PASSAGE PROVIDED
+++
# Dry Firing Kimbers



## springerchop (Dec 6, 2009)

I've used azoom snap caps in some of my other autos ( Don't get on me for saying I have two Keltecs) :smt001

Any harm in using snaps caps for dry fire in my UCII? Seems the manual says it's ok to dry fire without them.

Thanks!


----------



## kevinm783 (Aug 9, 2009)

I've heard old timers say not to dry fire, but a gun enthusiast friend of mine said the he dry dumps all of his guns from various manufacturers, and has never had a problem...hope that helps.


----------



## Steve M1911A1 (Feb 6, 2008)

Although it's supposed to be OK to dry-fire M1911 clones, I don't. It's gotta be hard on the gun.
Use snap caps. Azoom makes really good ones.


----------



## DevilsJohnson (Oct 21, 2007)

Snap caps are just too cheap an insurance policy to not use them.


----------



## dosborn (Apr 17, 2009)

Steve M1911A1 said:


> Although it's supposed to be OK to dry-fire M1911 clones, I don't. It's gotta be hard on the gun.
+++
REQUIREMENT
Reproduce the stretch of the dry-firing thread from "I've heard old" through "(Feb 6, 2008)", switching "old timers" to "longtime shooters". The rows after this sentence are separate material, apart from the thread.

Excerpts from a spatial dataset
+++
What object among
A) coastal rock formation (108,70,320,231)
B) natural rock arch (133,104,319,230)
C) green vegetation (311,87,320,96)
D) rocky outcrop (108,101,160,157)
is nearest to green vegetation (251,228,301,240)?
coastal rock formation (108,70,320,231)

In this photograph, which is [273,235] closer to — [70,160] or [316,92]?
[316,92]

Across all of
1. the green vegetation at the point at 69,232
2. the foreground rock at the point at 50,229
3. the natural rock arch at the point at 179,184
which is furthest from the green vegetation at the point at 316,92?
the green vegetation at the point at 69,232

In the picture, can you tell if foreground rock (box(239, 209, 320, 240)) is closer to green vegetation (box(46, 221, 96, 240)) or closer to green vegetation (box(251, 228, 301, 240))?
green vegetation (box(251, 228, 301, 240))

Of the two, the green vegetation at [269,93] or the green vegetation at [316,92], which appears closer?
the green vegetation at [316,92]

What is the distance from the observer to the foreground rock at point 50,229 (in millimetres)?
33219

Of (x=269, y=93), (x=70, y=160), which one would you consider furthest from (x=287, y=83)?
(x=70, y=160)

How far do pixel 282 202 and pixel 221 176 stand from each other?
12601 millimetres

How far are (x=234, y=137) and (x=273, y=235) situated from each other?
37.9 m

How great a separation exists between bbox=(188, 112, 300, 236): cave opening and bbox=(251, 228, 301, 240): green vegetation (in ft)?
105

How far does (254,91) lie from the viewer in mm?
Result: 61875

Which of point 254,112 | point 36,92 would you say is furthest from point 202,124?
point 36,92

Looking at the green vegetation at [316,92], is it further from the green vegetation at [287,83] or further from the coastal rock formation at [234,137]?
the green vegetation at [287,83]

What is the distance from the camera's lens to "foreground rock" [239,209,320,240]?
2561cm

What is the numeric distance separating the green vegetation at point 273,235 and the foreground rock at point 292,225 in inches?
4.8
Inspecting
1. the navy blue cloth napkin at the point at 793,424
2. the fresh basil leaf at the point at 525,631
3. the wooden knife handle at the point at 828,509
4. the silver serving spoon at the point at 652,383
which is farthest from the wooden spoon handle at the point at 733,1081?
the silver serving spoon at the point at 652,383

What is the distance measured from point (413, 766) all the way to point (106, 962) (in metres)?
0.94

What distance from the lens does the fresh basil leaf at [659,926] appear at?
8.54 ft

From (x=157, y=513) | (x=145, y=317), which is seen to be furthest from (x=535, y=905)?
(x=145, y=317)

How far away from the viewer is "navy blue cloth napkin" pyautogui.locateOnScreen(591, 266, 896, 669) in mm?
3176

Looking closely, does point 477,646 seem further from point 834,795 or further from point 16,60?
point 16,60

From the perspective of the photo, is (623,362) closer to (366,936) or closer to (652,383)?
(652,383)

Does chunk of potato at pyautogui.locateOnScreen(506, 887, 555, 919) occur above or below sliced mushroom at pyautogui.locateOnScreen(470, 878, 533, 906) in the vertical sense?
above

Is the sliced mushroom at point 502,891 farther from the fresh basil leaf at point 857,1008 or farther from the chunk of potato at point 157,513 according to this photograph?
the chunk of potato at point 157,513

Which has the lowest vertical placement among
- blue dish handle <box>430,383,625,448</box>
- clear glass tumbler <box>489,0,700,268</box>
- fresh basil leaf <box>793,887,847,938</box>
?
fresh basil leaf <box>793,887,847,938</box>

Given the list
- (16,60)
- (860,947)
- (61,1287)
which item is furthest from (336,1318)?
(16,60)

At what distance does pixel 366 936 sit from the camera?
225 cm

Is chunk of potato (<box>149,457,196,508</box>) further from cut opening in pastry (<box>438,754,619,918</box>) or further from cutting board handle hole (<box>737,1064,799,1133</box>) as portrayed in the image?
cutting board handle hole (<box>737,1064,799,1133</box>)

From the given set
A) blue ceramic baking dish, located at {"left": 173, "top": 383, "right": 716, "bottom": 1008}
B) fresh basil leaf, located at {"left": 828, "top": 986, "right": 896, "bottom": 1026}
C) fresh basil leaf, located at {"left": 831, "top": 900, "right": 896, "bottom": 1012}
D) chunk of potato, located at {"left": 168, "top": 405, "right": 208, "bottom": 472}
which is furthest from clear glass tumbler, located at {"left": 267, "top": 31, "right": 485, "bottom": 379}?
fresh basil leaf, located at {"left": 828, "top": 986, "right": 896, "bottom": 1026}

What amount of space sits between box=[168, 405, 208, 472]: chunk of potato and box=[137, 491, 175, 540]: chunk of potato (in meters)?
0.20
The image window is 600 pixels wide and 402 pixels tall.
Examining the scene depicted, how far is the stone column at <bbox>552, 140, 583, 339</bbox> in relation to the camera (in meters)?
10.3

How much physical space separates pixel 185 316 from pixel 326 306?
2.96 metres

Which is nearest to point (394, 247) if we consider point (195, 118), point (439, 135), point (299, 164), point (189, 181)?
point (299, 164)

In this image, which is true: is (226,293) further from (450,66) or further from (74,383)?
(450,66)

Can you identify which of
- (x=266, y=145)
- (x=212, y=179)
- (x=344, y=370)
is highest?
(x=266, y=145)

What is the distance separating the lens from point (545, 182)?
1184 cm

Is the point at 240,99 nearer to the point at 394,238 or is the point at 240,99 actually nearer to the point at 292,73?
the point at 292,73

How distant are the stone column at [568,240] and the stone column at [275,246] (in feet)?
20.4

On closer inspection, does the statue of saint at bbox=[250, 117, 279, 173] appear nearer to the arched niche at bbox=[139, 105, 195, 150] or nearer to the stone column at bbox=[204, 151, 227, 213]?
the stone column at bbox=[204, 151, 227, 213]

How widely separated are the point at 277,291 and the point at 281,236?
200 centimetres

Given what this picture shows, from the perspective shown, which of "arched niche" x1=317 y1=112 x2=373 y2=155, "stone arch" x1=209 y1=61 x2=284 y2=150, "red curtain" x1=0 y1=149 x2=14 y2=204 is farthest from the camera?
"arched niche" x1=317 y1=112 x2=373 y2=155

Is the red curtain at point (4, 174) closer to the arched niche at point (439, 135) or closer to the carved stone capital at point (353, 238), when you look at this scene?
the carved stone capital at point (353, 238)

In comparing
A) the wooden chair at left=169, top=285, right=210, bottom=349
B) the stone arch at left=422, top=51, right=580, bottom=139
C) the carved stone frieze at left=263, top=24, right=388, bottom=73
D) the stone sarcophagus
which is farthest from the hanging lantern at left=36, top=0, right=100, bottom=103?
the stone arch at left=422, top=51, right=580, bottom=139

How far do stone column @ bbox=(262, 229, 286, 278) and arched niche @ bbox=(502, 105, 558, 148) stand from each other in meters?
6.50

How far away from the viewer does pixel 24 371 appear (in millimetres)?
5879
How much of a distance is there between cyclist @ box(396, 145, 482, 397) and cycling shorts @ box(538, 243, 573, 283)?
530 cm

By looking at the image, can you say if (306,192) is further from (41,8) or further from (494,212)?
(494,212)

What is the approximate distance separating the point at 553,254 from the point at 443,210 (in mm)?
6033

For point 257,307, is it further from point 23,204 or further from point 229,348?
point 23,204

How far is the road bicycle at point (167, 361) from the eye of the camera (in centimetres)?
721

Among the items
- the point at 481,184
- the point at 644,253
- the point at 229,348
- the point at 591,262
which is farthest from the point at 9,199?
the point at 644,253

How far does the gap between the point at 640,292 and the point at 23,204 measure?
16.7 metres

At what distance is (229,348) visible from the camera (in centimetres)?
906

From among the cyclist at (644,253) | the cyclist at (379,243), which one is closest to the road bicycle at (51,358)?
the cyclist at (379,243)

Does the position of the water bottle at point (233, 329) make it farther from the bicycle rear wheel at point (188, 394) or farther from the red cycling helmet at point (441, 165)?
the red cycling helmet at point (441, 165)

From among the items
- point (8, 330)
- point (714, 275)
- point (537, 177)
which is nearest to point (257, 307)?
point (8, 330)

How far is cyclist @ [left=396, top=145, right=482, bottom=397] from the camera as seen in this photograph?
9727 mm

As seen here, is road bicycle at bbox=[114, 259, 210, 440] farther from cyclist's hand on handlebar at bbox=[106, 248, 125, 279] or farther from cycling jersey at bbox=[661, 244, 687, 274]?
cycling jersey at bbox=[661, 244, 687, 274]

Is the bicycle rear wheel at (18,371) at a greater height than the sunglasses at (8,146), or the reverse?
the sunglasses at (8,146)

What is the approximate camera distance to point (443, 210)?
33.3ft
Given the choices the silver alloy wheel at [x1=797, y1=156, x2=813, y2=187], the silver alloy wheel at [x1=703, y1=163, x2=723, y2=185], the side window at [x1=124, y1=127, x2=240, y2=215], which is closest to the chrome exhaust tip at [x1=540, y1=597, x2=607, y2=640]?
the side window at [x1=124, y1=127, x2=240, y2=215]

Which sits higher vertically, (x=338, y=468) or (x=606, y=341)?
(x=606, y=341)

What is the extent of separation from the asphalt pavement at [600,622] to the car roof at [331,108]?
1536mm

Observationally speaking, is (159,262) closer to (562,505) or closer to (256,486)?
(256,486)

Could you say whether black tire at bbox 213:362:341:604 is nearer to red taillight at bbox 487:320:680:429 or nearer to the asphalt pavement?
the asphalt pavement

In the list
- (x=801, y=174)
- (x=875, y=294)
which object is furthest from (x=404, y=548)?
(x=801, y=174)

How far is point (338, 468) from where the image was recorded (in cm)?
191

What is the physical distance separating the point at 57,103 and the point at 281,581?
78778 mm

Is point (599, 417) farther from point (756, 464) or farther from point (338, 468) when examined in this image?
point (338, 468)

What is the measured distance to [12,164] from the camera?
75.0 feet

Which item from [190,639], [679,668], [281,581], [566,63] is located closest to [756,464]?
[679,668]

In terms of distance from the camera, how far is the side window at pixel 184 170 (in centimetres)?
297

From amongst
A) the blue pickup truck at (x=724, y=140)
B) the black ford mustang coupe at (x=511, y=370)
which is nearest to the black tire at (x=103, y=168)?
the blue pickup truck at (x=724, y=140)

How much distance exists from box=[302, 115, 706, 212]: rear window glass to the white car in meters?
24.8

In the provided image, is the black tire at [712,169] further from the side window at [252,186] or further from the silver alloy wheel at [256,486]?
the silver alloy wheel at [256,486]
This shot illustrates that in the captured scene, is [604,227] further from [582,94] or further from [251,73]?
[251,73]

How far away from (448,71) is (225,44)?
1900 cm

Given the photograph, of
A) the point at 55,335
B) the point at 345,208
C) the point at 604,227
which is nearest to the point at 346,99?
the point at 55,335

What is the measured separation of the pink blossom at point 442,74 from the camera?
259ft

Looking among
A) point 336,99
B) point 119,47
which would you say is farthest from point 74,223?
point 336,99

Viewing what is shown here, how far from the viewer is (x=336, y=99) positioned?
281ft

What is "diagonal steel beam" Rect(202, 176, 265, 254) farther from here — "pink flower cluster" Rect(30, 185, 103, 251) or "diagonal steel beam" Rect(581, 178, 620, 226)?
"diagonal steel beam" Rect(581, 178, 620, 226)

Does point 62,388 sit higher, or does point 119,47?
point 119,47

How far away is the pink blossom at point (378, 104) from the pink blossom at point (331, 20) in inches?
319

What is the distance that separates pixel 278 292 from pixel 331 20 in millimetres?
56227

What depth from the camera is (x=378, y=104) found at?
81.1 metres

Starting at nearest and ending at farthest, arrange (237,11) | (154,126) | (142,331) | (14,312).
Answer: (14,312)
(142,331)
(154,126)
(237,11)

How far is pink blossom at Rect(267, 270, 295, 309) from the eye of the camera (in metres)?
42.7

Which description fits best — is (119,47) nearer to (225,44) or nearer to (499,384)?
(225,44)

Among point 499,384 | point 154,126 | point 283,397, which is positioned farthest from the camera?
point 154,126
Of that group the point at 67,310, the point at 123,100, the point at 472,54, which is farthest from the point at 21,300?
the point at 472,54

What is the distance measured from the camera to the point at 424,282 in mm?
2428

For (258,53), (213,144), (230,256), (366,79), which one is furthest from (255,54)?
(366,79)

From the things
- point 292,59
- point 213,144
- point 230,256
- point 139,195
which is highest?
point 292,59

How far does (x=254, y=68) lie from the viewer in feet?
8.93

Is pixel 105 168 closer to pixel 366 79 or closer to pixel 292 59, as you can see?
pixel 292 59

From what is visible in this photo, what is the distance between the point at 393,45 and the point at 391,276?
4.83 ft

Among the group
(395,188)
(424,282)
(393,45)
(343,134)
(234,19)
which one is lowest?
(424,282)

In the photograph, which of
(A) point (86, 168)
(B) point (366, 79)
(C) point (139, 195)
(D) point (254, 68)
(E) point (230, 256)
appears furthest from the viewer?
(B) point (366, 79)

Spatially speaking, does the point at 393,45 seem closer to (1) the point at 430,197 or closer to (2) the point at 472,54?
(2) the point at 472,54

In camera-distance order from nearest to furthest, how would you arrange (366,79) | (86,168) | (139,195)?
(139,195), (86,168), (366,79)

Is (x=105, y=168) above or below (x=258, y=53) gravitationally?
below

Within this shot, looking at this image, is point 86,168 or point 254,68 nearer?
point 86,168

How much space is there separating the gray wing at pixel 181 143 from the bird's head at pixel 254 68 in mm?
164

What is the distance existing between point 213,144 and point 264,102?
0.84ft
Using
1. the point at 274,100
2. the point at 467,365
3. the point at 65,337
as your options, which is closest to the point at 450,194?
+++
WRITTEN RESPONSE
I've heard longtime shooters say not to dry fire, but a gun enthusiast friend of mine said the he dry dumps all of his guns from various manufacturers, and has never had a problem...hope that helps.


----------



## Steve M1911A1 (Feb 6, 2008)